Michael: If a product has a 36-hour shelf life, I don't think it is possible to manufacture for patients across the globe from a central location, making regional manufacturing a requirement for the time being. Even with a 36-hour window to deliver within a region - Europe, for example - there could be issues. Bad traffic conditions, for example, could cause delays that could push the product past its shelf-life limit.
Andrea: Innovations, such as those discussed by Phil and Bill, are helping to mitigate the impact of these unforeseen problems. However, the successful delivery of a cell therapy comes down to the quality of the logistics. Logistics has to follow the science to find the best solution for the needs of the therapy. We have to prepare the logistics and the equipment and all the facilities to meet the product’s needs.In conclusion, how do you see these issues evolving in the future?
Phil: If we have the innovation around the formulation of the cells themselves, we will be able to reach a position where we can have true flexibility on whether or not we're looking at fresh or frozen transportation. This will enable us to define a fuller strategy for the logistical aspect of ATMP commercialization that is centered around what is best for all patients wherever they are in the world, rather than our ambitions being restricted by geography. That is where I'm hoping the future will go.

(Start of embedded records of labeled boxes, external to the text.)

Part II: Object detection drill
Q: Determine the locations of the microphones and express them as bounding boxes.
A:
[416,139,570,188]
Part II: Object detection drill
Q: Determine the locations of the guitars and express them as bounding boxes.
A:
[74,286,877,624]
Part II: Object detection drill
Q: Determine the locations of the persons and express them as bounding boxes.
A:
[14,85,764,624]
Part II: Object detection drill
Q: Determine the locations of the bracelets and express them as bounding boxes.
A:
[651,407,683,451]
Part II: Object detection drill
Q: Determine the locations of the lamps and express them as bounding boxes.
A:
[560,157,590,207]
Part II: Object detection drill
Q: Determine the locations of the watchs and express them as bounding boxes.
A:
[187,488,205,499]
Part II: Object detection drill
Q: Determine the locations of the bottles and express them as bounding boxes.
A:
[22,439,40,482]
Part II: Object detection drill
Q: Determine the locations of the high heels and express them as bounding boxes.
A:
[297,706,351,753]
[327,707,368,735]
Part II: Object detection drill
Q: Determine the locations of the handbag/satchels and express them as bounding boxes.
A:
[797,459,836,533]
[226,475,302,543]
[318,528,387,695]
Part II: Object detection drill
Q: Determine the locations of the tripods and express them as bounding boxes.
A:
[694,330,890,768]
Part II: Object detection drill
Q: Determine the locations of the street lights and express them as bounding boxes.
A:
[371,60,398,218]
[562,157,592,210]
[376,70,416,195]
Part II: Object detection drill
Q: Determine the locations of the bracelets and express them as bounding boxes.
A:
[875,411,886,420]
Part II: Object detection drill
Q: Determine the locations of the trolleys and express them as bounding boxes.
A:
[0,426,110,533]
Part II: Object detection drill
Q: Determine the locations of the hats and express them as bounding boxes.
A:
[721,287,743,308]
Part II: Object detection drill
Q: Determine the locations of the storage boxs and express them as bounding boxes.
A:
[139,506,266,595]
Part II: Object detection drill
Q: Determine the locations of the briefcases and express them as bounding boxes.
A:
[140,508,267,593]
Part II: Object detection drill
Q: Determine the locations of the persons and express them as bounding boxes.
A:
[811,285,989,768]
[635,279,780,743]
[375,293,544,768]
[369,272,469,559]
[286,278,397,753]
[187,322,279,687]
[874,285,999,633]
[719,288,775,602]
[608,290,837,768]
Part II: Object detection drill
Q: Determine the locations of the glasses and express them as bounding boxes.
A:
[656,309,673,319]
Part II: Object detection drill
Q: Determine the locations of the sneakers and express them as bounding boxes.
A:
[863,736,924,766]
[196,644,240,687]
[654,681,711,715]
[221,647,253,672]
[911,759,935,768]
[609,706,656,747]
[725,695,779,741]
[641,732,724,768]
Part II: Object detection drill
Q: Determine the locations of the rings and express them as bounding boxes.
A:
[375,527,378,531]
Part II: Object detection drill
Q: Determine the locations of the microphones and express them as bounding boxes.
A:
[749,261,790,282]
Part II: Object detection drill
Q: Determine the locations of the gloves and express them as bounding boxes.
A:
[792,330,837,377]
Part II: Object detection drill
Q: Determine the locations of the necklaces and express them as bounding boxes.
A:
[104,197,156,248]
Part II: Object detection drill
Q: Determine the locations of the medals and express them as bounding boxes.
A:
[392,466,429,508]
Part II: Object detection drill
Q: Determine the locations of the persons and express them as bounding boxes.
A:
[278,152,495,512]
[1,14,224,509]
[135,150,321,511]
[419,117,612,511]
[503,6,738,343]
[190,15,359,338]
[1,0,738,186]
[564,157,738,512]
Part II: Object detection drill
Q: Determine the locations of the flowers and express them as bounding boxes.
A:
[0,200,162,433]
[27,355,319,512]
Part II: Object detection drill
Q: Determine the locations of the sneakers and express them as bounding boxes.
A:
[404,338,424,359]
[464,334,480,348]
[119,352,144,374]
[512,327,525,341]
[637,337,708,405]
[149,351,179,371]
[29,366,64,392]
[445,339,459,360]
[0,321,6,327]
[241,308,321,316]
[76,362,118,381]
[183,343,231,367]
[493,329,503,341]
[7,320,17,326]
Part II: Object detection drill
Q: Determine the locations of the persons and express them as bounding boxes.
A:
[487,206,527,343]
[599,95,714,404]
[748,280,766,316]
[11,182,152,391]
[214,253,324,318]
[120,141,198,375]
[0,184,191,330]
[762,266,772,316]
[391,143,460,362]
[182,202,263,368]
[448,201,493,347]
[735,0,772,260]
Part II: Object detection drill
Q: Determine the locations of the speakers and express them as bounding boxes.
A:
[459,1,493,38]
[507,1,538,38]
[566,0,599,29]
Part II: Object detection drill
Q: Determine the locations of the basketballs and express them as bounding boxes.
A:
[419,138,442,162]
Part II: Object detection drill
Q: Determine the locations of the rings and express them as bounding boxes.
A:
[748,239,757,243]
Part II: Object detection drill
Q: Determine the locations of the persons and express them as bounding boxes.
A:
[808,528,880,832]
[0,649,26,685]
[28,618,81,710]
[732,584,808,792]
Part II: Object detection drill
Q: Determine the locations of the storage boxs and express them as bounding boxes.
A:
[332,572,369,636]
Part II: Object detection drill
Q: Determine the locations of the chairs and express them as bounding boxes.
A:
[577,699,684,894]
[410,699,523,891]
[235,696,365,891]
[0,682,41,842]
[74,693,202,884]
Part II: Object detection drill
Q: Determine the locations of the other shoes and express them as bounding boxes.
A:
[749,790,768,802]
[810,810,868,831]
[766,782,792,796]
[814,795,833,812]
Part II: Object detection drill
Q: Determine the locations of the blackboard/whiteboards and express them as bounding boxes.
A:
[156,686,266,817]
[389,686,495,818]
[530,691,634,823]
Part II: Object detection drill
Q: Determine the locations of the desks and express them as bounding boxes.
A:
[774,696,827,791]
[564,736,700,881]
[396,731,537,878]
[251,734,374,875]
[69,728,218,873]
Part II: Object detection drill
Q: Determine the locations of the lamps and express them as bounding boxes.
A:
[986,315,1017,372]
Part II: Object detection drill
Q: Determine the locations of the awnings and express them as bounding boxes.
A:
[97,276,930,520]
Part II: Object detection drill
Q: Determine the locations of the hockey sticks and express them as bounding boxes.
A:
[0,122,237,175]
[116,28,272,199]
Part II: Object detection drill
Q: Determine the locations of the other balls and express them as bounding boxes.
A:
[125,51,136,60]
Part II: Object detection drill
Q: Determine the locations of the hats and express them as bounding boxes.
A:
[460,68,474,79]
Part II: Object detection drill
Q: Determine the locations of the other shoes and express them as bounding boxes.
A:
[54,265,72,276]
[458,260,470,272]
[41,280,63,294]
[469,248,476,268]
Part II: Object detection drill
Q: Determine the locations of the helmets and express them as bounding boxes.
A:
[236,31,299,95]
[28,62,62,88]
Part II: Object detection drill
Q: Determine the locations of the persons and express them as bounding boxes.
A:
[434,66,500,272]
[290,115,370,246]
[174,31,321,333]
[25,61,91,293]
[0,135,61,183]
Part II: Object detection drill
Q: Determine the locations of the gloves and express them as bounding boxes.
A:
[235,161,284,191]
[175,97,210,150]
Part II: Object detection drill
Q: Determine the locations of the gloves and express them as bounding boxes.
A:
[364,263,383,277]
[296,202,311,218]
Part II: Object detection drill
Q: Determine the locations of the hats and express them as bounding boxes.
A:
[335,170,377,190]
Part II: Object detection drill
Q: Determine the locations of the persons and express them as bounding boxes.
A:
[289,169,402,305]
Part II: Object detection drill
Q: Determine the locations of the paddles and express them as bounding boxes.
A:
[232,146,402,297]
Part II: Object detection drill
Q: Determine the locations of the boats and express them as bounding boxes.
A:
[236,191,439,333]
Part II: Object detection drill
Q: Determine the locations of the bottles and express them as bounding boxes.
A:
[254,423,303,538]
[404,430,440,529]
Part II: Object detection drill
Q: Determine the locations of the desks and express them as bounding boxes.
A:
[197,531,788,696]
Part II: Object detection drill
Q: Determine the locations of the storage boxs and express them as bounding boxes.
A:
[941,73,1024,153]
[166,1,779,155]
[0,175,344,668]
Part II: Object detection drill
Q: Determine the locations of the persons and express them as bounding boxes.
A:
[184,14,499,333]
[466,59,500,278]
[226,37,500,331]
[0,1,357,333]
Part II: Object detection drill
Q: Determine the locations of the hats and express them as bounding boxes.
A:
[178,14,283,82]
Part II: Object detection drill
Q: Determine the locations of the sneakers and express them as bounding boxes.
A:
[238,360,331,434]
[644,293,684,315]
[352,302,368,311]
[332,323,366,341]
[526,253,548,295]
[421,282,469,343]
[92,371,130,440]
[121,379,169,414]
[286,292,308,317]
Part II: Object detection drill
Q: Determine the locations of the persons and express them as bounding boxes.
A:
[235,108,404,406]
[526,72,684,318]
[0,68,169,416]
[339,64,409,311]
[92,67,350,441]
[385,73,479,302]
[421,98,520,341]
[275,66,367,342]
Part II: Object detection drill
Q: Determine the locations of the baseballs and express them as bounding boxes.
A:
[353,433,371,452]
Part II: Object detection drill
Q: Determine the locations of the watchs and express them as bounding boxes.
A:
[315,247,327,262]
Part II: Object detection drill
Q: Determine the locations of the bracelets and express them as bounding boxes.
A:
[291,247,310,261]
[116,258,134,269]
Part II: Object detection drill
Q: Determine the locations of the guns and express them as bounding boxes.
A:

Bill: We will move much more towards frozen, particularly for treatments where we need to store large batches of cells. Cryopreservation gives us the flexibility to do that. While the infrastructural challenges associated with freezing are not going to go away, rising demand for ATMPs will mean that more and more treatment centers are going to be equipped with the technology to handle frozen therapies. As an industry, we have to support where we can in these areas.
Michael: When allogeneic is an option, we can look at centralized manufacturing and storage solutions and most likely, frozen set ups. But when it is not an option, for instance with CAR-T and other cell therapies, there might be a bigger need for point of care or fresh logistics. We will have to follow science and see.
Andrea: The cell therapy space is growing in both size and complexity. Innovations in formulation and storage may well make it possible to extend the non-frozen shelf lives of some therapies to enable them to be transported easily worldwide from a single location, or even to allow higher-temperature frozen transport. However, this is unlikely to be the case for all products - some will still need cryopreservation to enable long-term storage and long-distance transit.
With this in mind, I think we are going to have to see cryogenic infrastructure extended globally to ensure therapies are delivered effectively to the patients that need them, whatever the products’ storage needs. Logistics experts are leading the way here, investing in the equipment and capability to transport sensitive treatments worldwide, and identifying creative transit solutions to reach all patients wherever they are being treated.